### Exercise objective
According to the post about the Ariya's windows, which windows are not laminated?

Someone warned me that the Ariya has laminated glass on all the windows except the small rear window and sunroof.
This would make escaping quite difficult in an emergency which got me investigating, only to discover even more problems.

I checked the car windows and the emergency guide to discover the windows are laminated for extra sound proofing.
Having laminated (plastic film in the middle) windows makes breaking the glass almost impossible unless you have the right tools and a few minutes to spare.
This is very different to normal tempered glass which just fractures with any sharp point or some ceramic touching it and breaks away instantly allowing for a quick escape.
Oh well I am sure they have a emergency mechanical door release like the Telsa - right? Nope, not that I can find. Maybe the boot has emergency exit? Where is it?

Then I got thinking of a few scenarios where this could be an issue.

Situation 1:
Car drives into a river/canal, lake, ocean, floods or any water thats deeper the windows. Although rare, it does happen often enough in the UK.
In this case you have seconds to escape (watched some reputable water escape videos to see that in action) and the myth of holding your breath and waiting for the car to fill up with water to make getting out easier which is not true at all.

### Entries provided
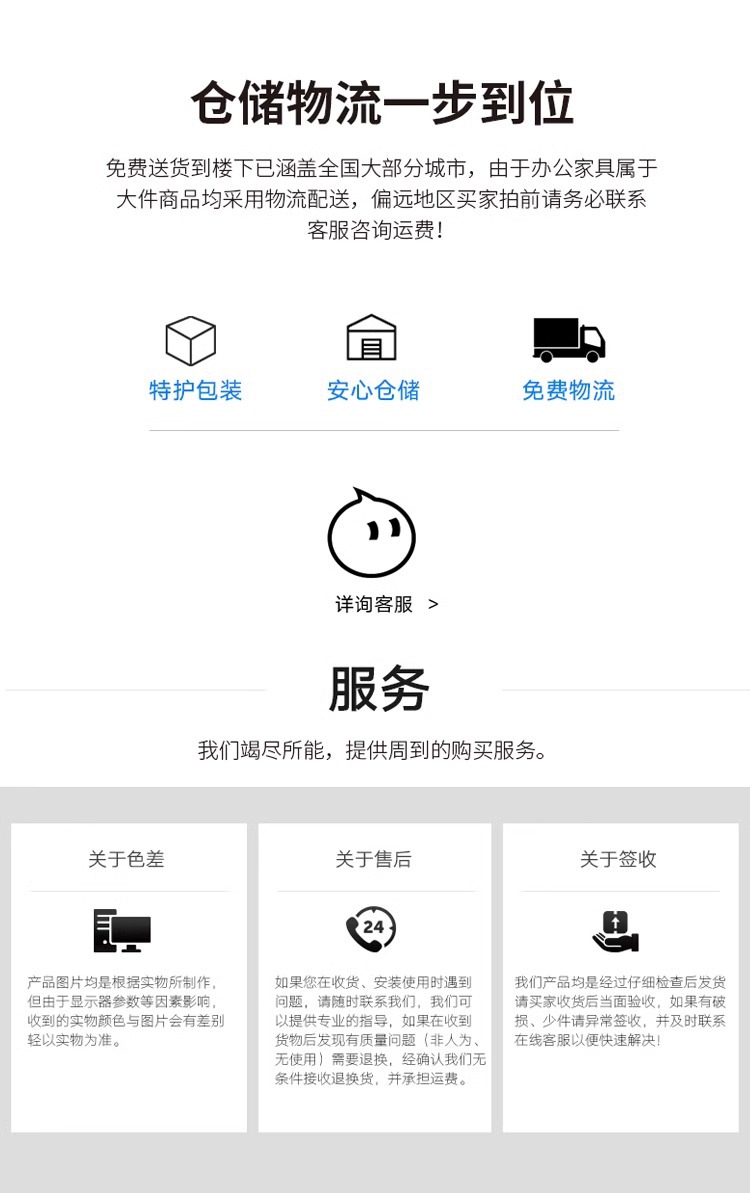 仓储物流一步到位

免费送货到楼下已涵盖全国大部分城市，由于办公家具属于大件商品均采用物流配送，偏远地区买家拍前请务必联系客服咨询运费！

特护包装

安心仓储

免费物流

详询客服 >

服务

我们竭尽所能，提供周到的购买服务。

关于色差

产品图片均是根据实物所制作，但由于显示器参数等因素影响，收到的实物颜色与图片会有差别轻以实物为准。

关于售后

24

如果您在收货、安装使用时遇到问题，请随时联系我们，我们可以提供专业的指导，如果在收到货物后发现有质量问题（非人为、无使用）需要退换，经确认我们无条件接收退换货，并承担运费。

关于签收

我们产品均是经过仔细检查后发货请买家收货后当面验收，如果有破损、少件请异常签收，并及时联系在线客服以便快速解决！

### Solution to this task
The small rear window and the sunroof.